Recruiters for the company visit colleges across the country, but that may not be enough: According to a 2009 study from the Georgetown University Center on Education and the Workforce, college graduates earning degrees in computers and mathematics represented just shy of six percent of all graduates. Of those, only 36,500 of them, or two percent, earned a degree directly related to cybersecurity.
Why is that percentage so low? Kanerva said that many college students who train in Computer Science are attracted to fields other than security, such as software development or computer engineering, which are considered more hip and can sometimes offer six-figure starting salaries. The median salary for a graduate earning a degree in security was $55,000 in 2009 compared to $75,000 for computer engineering. Besides, who can resist the ultra-cool appeal and money-making potential of Silicon Valley?

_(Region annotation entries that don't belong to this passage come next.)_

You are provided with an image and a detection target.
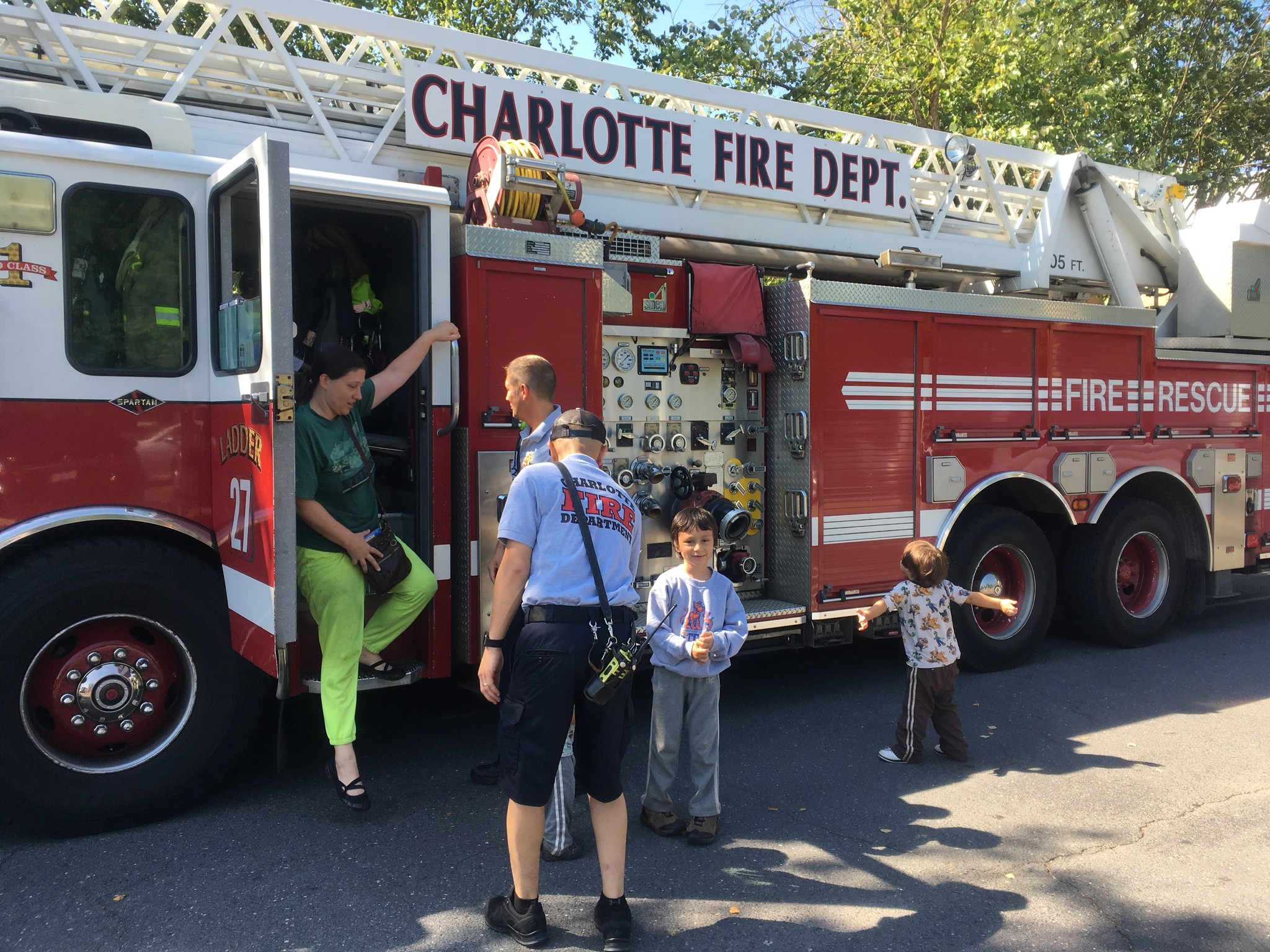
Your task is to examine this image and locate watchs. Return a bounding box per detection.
[483,630,505,649]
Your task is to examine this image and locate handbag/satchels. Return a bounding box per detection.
[344,521,412,597]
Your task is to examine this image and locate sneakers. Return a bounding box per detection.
[484,884,552,947]
[685,815,719,844]
[934,744,948,757]
[878,748,907,763]
[640,805,687,835]
[593,899,633,951]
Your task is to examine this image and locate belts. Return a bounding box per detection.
[525,604,638,625]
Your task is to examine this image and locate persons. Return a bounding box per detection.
[471,352,564,784]
[645,506,749,842]
[476,408,648,952]
[539,704,582,860]
[295,320,462,808]
[856,540,1018,764]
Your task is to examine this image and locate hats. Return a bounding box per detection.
[549,408,606,457]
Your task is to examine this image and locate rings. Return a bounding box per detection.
[483,683,488,687]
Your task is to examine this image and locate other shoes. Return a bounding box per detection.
[324,760,371,812]
[540,842,584,862]
[359,659,406,681]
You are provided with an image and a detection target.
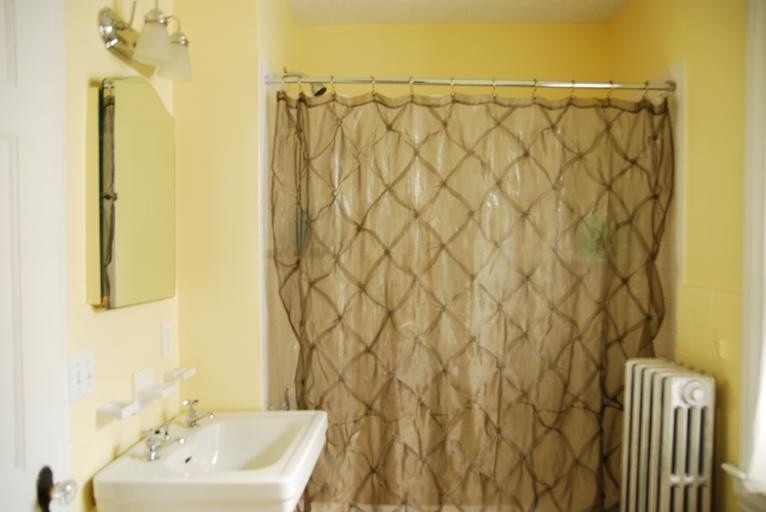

“All of the big corporations – the Googles, the Microsofts, the Oracles – all have offices on campus and they’re in competition one another and with us. It’s difficult to compete with that as a defense contractor or security firm and convince Johnny or Mary to come to central Maryland and work in government.”
The key to training more cybersecurity experts, Kanerva believes, is exposing kids to STEM education – science, technology, engineering and mathematics – as well as add some cybersecurity training in high school.
“I think we need to get kids interested,” said Kanerva. “Kids get basic computer knowledge because they’re video game geeks. They sit at home with a PlayStation 3 and learn the basics without even realizing they’re learning.”
The U.S. government also recognizes the need for more STEM education.